→ WHAT THE EXERCISE ASKS:
Return, word for word, the passage of the BayesKNN documentation below that opens with the words containing "Returns a named" and closes with "predict_class(fit::BayesKNNFit, Xtest::AbstractMatrix)".

Returns a BayesKNNFit containing the posterior draws, encoded training labels, original class labels, candidate k values, neighbour information, and training KDTree.

source
BayesKNN.predict_probaFunction
predict_proba(fit::BayesKNNFit, Xtest::AbstractMatrix)

Posterior predictive class probabilities for each test point.

Arguments:

  • fit::BayesKNNFit: fitted model returned by fit_bayesknn.
  • Xtest::AbstractMatrix: real-valued test predictors, with observations in rows and predictors in columns. Values must be finite, and size(Xtest, 2) must equal size(fit.Xtrain, 2).

Returns a named tuple with:

  • p_mean: n_test × M matrix of posterior mean probabilities
  • p_lo: n_test × M matrix of 2.5% quantiles
  • p_hi: n_test × M matrix of 97.5% quantiles
  • p_draws: n_draws × n_test × M array of posterior predictive probabilities
  • classes: original class labels corresponding to columns of the probability matrices
source
BayesKNN.predict_classFunction
predict_class(fit::BayesKNNFit, Xtest::AbstractMatrix)

Posterior class predictions for each test point.

Arguments:

  • fit::BayesKNNFit: fitted model returned by fit_bayesknn.

→ PROVIDED DATA:
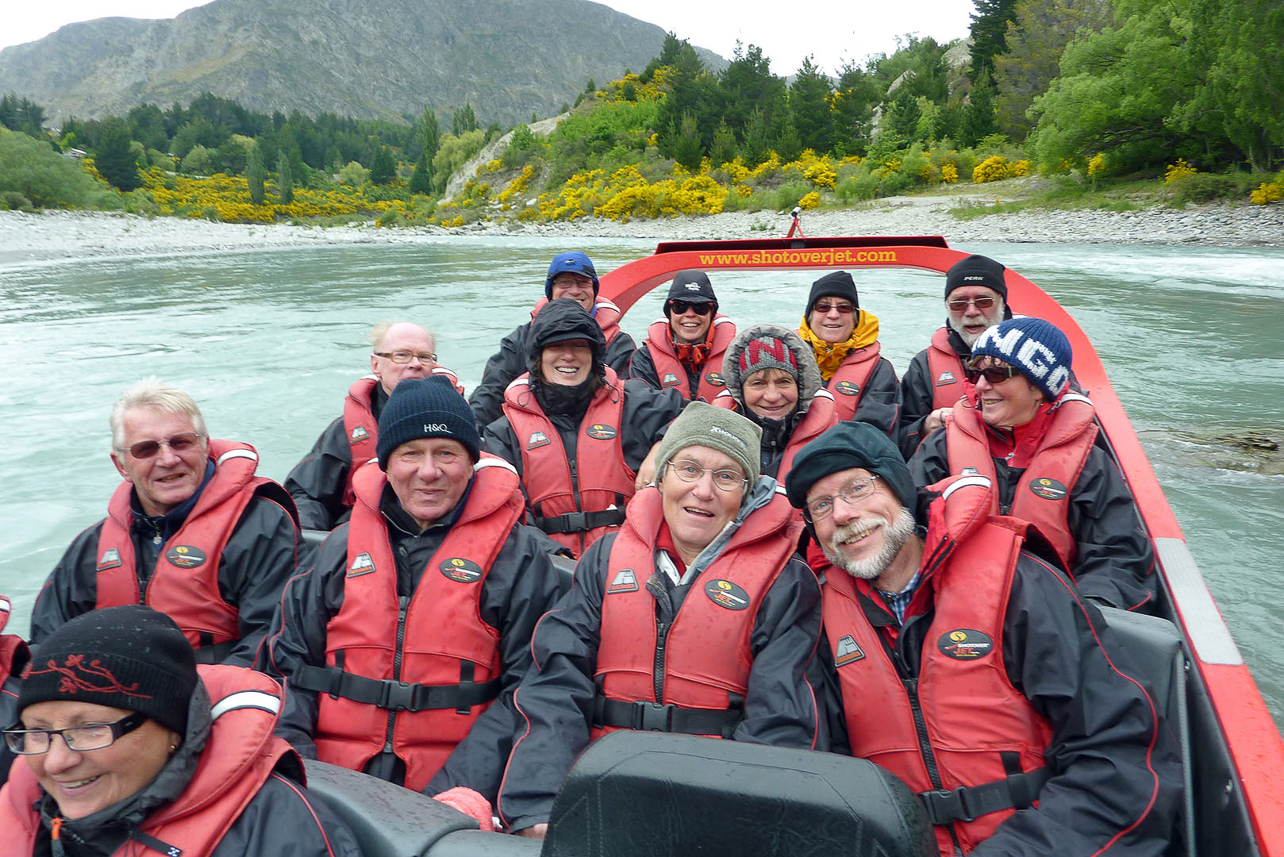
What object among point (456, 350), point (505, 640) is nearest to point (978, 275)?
point (505, 640)

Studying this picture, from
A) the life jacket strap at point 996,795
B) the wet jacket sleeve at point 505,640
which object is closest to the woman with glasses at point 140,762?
the wet jacket sleeve at point 505,640

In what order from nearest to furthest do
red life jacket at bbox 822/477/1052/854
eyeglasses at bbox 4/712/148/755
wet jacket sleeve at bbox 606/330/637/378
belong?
eyeglasses at bbox 4/712/148/755 → red life jacket at bbox 822/477/1052/854 → wet jacket sleeve at bbox 606/330/637/378

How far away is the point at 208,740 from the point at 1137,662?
61.9 inches

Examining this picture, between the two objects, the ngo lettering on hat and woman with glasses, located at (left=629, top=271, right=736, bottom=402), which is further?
woman with glasses, located at (left=629, top=271, right=736, bottom=402)

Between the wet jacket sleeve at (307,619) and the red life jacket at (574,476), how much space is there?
37.3 inches

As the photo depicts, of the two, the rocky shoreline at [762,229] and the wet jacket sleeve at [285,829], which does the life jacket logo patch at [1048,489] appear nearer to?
the wet jacket sleeve at [285,829]

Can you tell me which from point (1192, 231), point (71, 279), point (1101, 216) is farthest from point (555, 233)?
point (1192, 231)

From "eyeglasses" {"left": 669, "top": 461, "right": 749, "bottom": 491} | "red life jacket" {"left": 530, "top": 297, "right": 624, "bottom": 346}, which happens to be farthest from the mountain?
"eyeglasses" {"left": 669, "top": 461, "right": 749, "bottom": 491}

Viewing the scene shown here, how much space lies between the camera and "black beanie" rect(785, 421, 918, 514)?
145cm

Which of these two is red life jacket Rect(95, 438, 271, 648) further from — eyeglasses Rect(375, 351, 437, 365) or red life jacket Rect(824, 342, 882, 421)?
red life jacket Rect(824, 342, 882, 421)

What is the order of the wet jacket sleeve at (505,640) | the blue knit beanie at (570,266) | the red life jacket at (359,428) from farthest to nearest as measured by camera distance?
1. the blue knit beanie at (570,266)
2. the red life jacket at (359,428)
3. the wet jacket sleeve at (505,640)

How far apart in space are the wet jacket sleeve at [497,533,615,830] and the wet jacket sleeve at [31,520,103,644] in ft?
3.59

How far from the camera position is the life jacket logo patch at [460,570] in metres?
1.63

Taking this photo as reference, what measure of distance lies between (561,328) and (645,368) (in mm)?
1095
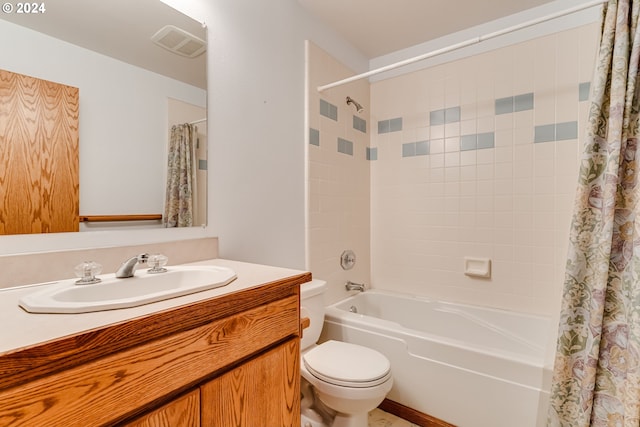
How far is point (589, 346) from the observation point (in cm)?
113

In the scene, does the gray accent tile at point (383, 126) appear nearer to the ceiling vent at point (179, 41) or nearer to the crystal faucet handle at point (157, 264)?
the ceiling vent at point (179, 41)

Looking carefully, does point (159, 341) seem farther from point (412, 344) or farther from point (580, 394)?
point (580, 394)

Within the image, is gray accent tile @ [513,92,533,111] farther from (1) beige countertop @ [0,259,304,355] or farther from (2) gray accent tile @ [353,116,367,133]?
(1) beige countertop @ [0,259,304,355]

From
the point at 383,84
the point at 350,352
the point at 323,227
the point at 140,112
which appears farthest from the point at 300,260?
the point at 383,84

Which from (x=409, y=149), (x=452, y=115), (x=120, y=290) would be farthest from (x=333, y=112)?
(x=120, y=290)

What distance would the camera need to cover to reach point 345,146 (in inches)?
89.0

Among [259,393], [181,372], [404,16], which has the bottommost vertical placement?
[259,393]

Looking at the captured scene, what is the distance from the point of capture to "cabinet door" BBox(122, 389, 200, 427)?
1.93 feet

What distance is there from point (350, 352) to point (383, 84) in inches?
79.7

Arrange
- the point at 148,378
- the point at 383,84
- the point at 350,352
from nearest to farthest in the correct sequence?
1. the point at 148,378
2. the point at 350,352
3. the point at 383,84

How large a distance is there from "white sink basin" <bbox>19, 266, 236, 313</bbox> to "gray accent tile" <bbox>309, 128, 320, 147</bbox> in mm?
1123

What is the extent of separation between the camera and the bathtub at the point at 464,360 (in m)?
1.36

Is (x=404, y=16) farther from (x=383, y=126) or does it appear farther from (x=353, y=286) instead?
(x=353, y=286)

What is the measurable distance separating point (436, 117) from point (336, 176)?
2.86ft
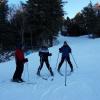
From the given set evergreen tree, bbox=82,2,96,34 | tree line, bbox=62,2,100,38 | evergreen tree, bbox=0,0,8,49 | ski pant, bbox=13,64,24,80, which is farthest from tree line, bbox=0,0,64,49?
ski pant, bbox=13,64,24,80

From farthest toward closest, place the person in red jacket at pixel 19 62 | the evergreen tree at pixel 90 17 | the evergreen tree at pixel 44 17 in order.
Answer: the evergreen tree at pixel 90 17 < the evergreen tree at pixel 44 17 < the person in red jacket at pixel 19 62

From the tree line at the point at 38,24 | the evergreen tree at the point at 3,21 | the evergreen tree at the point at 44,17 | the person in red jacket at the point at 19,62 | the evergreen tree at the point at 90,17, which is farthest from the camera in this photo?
the evergreen tree at the point at 90,17

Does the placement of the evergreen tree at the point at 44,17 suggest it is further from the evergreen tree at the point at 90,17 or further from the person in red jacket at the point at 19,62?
the person in red jacket at the point at 19,62

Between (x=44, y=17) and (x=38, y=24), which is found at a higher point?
(x=44, y=17)

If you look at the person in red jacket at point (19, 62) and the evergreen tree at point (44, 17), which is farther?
the evergreen tree at point (44, 17)

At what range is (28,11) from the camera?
40.6 m

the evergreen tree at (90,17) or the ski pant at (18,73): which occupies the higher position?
the evergreen tree at (90,17)

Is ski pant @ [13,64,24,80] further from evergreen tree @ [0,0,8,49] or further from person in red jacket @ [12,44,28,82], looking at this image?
evergreen tree @ [0,0,8,49]

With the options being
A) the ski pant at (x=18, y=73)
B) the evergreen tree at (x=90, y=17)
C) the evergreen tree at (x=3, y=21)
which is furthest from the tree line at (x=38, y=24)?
the ski pant at (x=18, y=73)

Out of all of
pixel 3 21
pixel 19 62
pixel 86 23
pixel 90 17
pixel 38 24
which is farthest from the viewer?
pixel 86 23

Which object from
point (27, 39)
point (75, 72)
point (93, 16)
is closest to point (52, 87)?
point (75, 72)

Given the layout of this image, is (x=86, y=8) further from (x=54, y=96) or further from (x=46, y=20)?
(x=54, y=96)

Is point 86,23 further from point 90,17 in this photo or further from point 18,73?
point 18,73

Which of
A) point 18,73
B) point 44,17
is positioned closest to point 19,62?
point 18,73
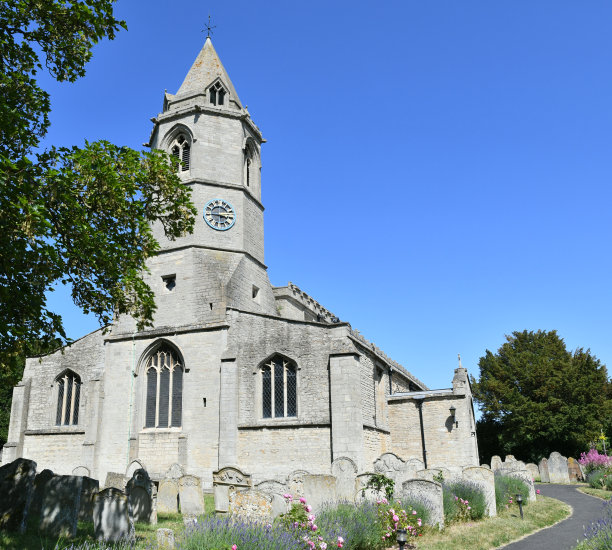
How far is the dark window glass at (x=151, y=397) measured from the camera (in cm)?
2236

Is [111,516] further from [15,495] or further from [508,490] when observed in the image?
[508,490]

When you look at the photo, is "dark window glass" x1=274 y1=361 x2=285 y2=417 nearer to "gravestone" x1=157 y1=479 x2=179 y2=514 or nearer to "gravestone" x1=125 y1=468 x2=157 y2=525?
"gravestone" x1=157 y1=479 x2=179 y2=514

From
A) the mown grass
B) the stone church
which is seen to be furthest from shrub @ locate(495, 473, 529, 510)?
the stone church

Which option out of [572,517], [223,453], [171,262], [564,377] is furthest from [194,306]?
[564,377]

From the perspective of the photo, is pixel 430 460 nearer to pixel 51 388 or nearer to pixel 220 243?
pixel 220 243

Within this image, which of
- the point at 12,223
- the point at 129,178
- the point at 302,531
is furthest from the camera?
the point at 129,178

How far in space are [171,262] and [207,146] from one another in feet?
18.9

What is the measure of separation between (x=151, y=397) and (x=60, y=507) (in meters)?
11.9

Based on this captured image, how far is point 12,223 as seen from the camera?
10.0m

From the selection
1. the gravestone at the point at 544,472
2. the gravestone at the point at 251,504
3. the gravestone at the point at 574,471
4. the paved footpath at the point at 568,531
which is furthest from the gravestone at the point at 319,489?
the gravestone at the point at 574,471

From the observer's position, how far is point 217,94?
2750cm

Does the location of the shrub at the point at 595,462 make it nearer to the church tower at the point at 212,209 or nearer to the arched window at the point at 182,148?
the church tower at the point at 212,209

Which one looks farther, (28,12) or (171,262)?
(171,262)

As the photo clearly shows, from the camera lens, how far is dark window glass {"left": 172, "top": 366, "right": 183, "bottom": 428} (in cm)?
2200
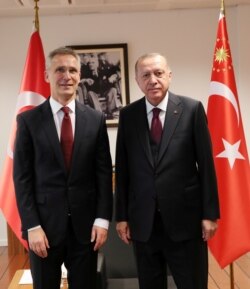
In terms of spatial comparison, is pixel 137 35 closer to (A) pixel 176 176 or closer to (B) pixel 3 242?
(B) pixel 3 242

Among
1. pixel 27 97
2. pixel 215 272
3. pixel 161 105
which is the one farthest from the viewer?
pixel 215 272

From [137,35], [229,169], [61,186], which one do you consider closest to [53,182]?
[61,186]

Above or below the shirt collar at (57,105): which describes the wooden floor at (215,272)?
below

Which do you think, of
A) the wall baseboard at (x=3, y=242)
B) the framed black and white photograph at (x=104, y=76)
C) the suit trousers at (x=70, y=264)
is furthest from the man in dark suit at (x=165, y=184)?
the wall baseboard at (x=3, y=242)

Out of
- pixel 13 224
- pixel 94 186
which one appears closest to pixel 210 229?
pixel 94 186

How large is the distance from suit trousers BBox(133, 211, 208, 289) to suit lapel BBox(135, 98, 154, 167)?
271 mm

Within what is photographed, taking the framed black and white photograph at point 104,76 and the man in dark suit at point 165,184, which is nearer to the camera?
the man in dark suit at point 165,184

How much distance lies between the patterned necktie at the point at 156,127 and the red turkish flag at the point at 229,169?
37.3 inches

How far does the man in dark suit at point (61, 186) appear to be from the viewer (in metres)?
1.64

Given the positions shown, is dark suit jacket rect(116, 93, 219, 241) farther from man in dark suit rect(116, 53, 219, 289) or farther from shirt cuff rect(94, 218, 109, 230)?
shirt cuff rect(94, 218, 109, 230)

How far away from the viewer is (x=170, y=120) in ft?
5.77

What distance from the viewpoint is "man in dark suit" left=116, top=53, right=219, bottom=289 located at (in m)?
1.73

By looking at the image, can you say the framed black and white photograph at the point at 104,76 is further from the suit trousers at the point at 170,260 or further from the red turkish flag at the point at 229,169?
the suit trousers at the point at 170,260

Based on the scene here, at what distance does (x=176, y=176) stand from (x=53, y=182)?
53 centimetres
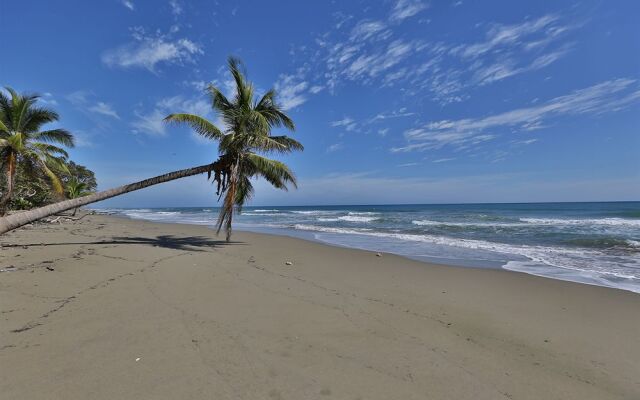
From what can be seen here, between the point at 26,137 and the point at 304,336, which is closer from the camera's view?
the point at 304,336

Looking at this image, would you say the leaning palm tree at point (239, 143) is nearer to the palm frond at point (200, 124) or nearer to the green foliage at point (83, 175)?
the palm frond at point (200, 124)

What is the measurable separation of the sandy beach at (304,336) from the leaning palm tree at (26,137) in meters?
9.19

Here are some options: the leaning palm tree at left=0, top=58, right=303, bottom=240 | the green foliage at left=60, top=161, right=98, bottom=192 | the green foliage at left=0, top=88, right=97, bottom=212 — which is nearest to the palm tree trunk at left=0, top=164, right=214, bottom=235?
the leaning palm tree at left=0, top=58, right=303, bottom=240

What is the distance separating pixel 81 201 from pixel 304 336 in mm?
9299

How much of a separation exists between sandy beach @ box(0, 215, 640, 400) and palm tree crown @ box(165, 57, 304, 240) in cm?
555

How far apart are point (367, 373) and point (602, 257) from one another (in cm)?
1105

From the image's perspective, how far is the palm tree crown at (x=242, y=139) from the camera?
11.3m

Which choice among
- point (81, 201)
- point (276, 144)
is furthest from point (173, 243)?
point (276, 144)

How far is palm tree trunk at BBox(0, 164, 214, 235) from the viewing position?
7.54m

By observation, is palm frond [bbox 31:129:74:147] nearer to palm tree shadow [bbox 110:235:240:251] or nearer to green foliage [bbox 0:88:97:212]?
green foliage [bbox 0:88:97:212]

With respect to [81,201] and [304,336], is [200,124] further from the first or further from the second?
[304,336]

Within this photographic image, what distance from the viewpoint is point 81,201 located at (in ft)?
30.5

→ FINISHED EXERCISE:
Returns a named tuple with:

  • p_mean: n_test × M matrix of posterior mean probabilities
  • p_lo: n_test × M matrix of 2.5% quantiles
  • p_hi: n_test × M matrix of 97.5% quantiles
  • p_draws: n_draws × n_test × M array of posterior predictive probabilities
  • classes: original class labels corresponding to columns of the probability matrices
source
BayesKNN.predict_classFunction
predict_class(fit::BayesKNNFit, Xtest::AbstractMatrix)